Identify and pull out each line of the entries in which "shirt" occurs.

(Data items)
■ ■ ■ ■ ■
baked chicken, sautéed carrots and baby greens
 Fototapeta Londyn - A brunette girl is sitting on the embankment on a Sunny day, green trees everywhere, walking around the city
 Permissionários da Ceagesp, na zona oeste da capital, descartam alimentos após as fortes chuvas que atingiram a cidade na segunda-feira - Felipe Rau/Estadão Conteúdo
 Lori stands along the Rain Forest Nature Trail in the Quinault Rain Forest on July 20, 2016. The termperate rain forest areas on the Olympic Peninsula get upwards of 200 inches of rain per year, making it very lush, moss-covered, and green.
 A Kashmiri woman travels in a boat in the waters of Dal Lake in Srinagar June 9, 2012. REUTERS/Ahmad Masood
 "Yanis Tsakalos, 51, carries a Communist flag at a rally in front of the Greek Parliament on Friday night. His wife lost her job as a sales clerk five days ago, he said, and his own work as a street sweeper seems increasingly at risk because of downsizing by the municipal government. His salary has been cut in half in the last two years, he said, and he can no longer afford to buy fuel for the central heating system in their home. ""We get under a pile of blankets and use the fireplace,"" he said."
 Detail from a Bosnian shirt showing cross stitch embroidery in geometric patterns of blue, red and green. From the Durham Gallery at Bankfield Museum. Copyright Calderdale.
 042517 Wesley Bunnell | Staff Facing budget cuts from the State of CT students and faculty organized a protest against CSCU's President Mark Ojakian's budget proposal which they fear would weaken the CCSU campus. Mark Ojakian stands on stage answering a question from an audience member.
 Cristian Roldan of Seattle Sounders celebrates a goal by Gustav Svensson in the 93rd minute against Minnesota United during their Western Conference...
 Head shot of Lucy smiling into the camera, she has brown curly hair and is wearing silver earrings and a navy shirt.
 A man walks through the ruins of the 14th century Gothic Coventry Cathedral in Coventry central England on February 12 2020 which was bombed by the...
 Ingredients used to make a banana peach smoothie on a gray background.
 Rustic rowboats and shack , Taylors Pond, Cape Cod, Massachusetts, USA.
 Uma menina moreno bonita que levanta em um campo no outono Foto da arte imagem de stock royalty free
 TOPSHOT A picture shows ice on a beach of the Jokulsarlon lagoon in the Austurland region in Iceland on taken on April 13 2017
■ ■ ■ ■ ■
- EXERCISE RESULT -
 Detail from a Bosnian shirt showing cross stitch embroidery in geometric patterns of blue, red and green. From the Durham Gallery at Bankfield Museum. Copyright Calderdale.
 Head shot of Lucy smiling into the camera, she has brown curly hair and is wearing silver earrings and a navy shirt.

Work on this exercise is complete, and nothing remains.